◆ INFORMATION GIVEN ◆
──────
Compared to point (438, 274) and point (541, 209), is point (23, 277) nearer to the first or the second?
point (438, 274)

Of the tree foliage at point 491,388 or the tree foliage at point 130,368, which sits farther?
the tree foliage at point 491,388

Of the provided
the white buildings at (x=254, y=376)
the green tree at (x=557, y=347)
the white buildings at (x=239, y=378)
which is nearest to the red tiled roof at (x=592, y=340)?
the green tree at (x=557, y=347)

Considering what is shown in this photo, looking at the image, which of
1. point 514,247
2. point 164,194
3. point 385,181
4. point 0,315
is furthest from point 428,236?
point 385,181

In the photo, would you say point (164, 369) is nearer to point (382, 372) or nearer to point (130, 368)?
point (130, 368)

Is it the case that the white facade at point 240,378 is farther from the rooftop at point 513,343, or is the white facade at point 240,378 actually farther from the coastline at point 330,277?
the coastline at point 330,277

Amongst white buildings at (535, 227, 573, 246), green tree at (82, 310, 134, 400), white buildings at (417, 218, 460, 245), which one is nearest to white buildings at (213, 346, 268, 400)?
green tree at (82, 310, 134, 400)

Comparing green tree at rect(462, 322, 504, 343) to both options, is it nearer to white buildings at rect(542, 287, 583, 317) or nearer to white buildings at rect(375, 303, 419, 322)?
──────
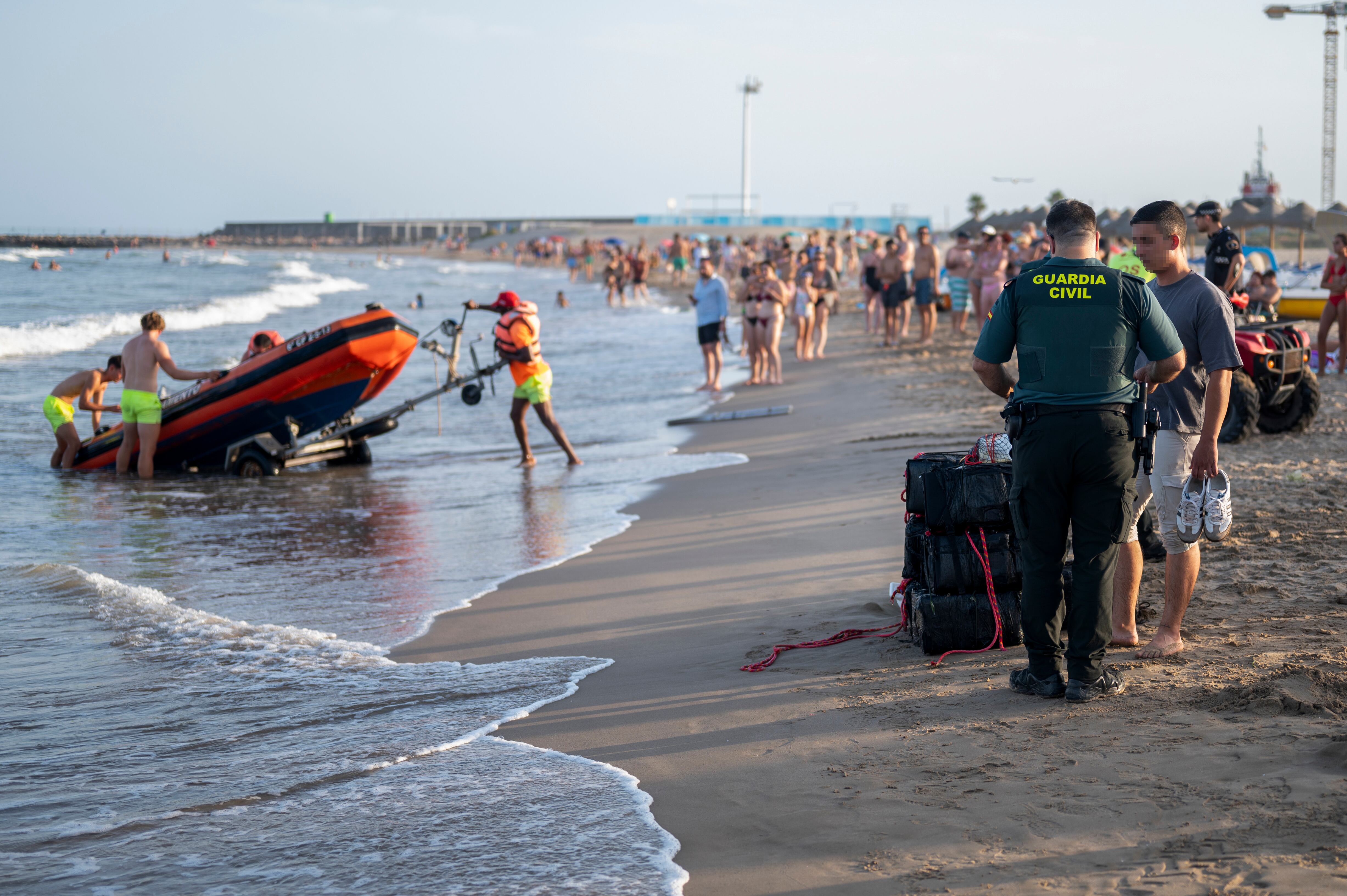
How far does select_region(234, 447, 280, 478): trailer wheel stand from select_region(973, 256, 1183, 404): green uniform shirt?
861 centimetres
──────
◆ SET PROBLEM ◆
Pick out each line of the data above that contains the word "green". Case counts.

◆ SOLUTION FOR THIS TASK ◆
the green tree at (x=557, y=347)
the green tree at (x=557, y=347)
Amongst white buildings at (535, 227, 573, 246), green tree at (82, 310, 134, 400), white buildings at (417, 218, 460, 245), which one is nearest to white buildings at (213, 346, 268, 400)?
green tree at (82, 310, 134, 400)
Comparing green tree at rect(462, 322, 504, 343) to both options, is it nearer to white buildings at rect(542, 287, 583, 317) or nearer to white buildings at rect(375, 303, 419, 322)?
How far does select_region(234, 447, 280, 478): trailer wheel stand from select_region(973, 256, 1183, 404): green uniform shirt?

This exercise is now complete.